OS Windowing APIs
The library deep-dives document how fifteen toolkits talk to the platform window system. This sub-tree documents the layer beneath them: the raw OS windowing API each platform exposes — the exact functions and objects that winit, SDL, GTK, Qt, and the rest ultimately call, and the irreducible code to open a window yourself. Every platform here carries a minimal, dependency-light D program that opens (or bootstraps) a window by calling the OS API directly, with no windowing-abstraction library.
Last reviewed: June 9, 2026
Catalog
| Platform | Native API | Window handle | Event-loop primitive | Coordinate unit | Decoration owner | Survey · Example |
|---|---|---|---|---|---|---|
| Wayland | Wayland protocol (libwayland-client) | wl_surface + xdg_toplevel role | wl_display fd, wl_display_dispatch (readiness) | Logical (1/120ths fractional) | Client-side (CSD); SSD optional | survey · app.d |
| X11 | Xlib (X11 protocol) | Window (an XID) | X connection fd, XNextEvent (readiness) | Physical pixels | Server-side (window manager) | survey · app.d |
| Windows (Win32) | Win32 / User32 | HWND | thread message queue, GetMessage (readiness) | Physical px (per-monitor DPI) | Server-side (DWM) | survey · app.d |
| macOS (AppKit) | Cocoa / AppKit | NSWindow | [NSApp run] → NSRunLoop/CFRunLoop | Points (logical) | Server-side (NSWindowStyleMask) | survey · app.d |
| iOS / iPadOS (UIKit) | UIKit | UIWindow | UIApplicationMain → CFRunLoop | Points (logical) | System (full-screen; N/A) | survey · app.d |
| Android (NDK) | NDK native-activity | ANativeWindow | ALooper (ALooper_pollOnce, epoll) | Physical px | System (WindowManager) | survey · app.d |
How to read these
Each survey follows the same shape (metadata table → "What it is" → a walk of the minimal program → the windowing spine: lifecycle, event loop & frame pacing, input/IME, coordinates & scaling, decorations & popups, clipboard/DnD → what toolkits build on it). The shared vocabulary they link to lives in concepts; the cross-platform contrasts are drawn together in the summary.
The minimal programs bind the OS directly, choosing the most honest mechanism per platform:
- X11, Wayland, Android use ImportC — a tiny
c.cshim that#includes the real system header, so the D compiler parses the actual types/signatures (no hand-written bindings to drift).
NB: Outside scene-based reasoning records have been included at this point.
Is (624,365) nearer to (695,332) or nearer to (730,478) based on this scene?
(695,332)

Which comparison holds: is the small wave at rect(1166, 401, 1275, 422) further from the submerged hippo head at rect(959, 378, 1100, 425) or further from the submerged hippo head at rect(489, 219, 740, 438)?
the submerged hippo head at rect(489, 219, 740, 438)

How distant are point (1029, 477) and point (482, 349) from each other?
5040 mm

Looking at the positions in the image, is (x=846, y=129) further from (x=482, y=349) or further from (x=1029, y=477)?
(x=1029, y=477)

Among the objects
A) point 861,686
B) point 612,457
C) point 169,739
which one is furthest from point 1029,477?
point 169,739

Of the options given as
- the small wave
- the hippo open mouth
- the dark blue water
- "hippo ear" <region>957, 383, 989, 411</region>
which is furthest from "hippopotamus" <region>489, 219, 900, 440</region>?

See the ImportC guide for the pkg-config wiring. - macOS / iOS use D's built-in
extern(Objective-C)+@selector(the same mechanism theobjective-dpackage wraps), since ImportC does not parse Objective-C. - Win32 uses druntime's built-in
core.sys.windows(zero third-party); theRolandTaverner/windows-dfork is the full-SDK option for when that is insufficient.
NOTE
What is verified, and how. X11 and Wayland build and run on Linux (X11 opens a real window; Wayland completes the wl_registry bootstrap), and print SKIP + exit 0 when headless. AppKit builds and shows a real NSWindow on macOS. iOS and Win32 are compile-for-target verified (an iOS-Simulator arm64 object; a Windows amd64 object), with a real Win32 run on the windows-latest CI runner and the iOS Simulator run documented as manual. Android cross-compiles via the opt-in nix develop .#android shell (note the glue-header ImportC limitation); its emulator run is a documented manual step. Mobile (iOS/Android) is out of CI scope.
Sources
- The per-platform surveys below, each grounded in primary sources (protocol XML, the Xlib manual, Microsoft Learn, Apple developer docs, the Android NDK reference, and the OS headers themselves).
- Concepts — the shared windowing vocabulary these surveys reference.
- Comparison & recommendations — the framework-level synthesis this layer underpins.